▶ What this task involves
From the article on retired nurses vaccinating staff at the Hospital de Sant Pau, quote the passage that opens with the words containing "Health workers pass" and closes with "in her hospital.".

▶ Provided text
►

PANDÈMIA
Misc 17/01/2021

Retired nurses self-organize and vaccinate 80% of the Hospital de Sant Pau in Barcelona

A team of retired women leads the vaccination campaign

Gemma Garrido Granger
3 min
Núria Guàrdia, in the blue hat, supervizing vaccinations at Hospital de Sant Pau, Barcelona.

BarcelonaIn a small cubicle on the 2nd floor of the Hospital de Sant Pau in Barcelona, three nurses meticulously prepare the syringes and vials for the covid vaccination. They are methodical and show great confidence in their movements. With forty years of experience and an unquestionable vocation, they are accomplished professionals who, despite being retired, have trained to return to what has been their home for decades to vaccinate their former colleagues. "We want to free them from other responsibilities, and from working overtime", Núria Guàrdia, who is in charge of the process, explains.

At the Sant Pau, no active professionals are vaccinating: a total of sixteen retired nurses take turns voluntarily to do so. By administering forty doses every hour, they have already managed to vaccinate 80% of the staff in just one week. The hands of these nurses, a reference for many of the health care providers, are more valuable than ever in the midst of the growing pressure to provide care. They have all been working hard for months now. "They, who have been bosses, teachers and colleagues, give us their time again. We all have full confidence in them", Rafael Padrós, head of the occupational hazards team, says.

Health workers pass through the vaccination point and everyone smiles under their mask when they come out. They feel that the end of the nightmare is getting nearer. They feel a little more relieved, as nurse Marina Esteve or auxiliary nurse Carmen Alcalá do. They both describe it as an "honour" that their former colleagues have made the effort to return to vaccinate them. "I feel useful for them, and they are having such a hard time", Glòria Casajús, a 63-year-old nurse who had taken early retirement just before the epidemic broke out explains. Vaccination, she says, is her "small help" to fight the virus in her hospital.

A WhatsApp chat

The creation of this pioneering group in Catalonia was born precisely from an exchange of messages between Casajús and the centre's director of infectious diseases, Joaquín López-Contreras. "On January 3rd he congratulated me for the new year, and I, who saw that the vaccination was not progressing, had a catharsis", Casajús explains. "How can it be that we are not vaccinating? Why can't you count on retired workers?", she answered indignantly.

"I automatically took her word for it and within 48 hours we had consulted the management and taken legal advice", the doctor says. The College of Nurses offers a free policy until June for retired professionals who return to do covide-related work. And they knew that not only Casajús was willing to vaccinate: a dozen retired nurses had already mobilized to ask for information. They all wanted to collaborate. "They are like mothers: they never resign", López-Contreras praises.

◄

▶ Dataset records
►

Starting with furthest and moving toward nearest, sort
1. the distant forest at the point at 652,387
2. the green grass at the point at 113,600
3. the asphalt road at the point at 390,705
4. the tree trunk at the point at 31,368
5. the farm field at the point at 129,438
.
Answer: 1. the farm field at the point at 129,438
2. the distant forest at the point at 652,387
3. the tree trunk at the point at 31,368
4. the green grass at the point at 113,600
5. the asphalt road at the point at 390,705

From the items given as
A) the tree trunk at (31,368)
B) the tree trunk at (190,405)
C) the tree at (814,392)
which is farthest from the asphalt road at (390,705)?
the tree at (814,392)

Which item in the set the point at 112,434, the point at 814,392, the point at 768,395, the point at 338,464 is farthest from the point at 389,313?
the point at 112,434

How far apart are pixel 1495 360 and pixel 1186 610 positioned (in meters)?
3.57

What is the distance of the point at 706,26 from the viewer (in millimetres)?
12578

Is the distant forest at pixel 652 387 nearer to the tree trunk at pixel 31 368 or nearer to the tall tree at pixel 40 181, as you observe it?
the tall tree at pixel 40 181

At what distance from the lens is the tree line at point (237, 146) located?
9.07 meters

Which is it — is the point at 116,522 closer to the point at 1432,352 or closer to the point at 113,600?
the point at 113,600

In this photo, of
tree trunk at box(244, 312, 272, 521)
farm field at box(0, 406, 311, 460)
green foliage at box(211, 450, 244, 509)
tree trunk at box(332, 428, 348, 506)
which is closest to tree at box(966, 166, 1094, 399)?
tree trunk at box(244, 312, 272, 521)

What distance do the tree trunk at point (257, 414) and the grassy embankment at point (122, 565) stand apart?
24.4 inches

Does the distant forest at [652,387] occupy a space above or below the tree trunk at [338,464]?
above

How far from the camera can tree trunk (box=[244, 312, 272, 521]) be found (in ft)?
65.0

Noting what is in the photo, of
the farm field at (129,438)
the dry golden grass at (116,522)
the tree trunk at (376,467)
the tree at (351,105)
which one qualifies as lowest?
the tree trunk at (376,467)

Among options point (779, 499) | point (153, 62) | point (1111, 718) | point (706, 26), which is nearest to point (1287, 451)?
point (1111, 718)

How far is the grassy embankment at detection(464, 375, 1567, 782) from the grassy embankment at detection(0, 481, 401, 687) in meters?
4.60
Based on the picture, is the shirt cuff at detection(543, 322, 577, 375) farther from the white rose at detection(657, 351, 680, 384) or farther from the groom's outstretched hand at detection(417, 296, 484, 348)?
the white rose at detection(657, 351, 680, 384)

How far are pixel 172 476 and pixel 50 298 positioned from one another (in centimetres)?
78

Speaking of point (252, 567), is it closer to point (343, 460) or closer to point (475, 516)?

◄

▶ Answer to this task
Health workers pass through the vaccination point and everyone smiles under their mask when they come out. They feel that the end of the nightmare is getting nearer. They feel a little more relieved, as nurse Marina Esteve or auxiliary nurse Carmen Alcalá do. They both describe it as an "honour" that their former colleagues have made the effort to return to vaccinate them. "I feel useful for them, and they are having such a hard time", Glòria Casajús, a 63-year-old nurse who had taken early retirement just before the epidemic broke out explains. Vaccination, she says, is her "small help" to fight the virus in her hospital.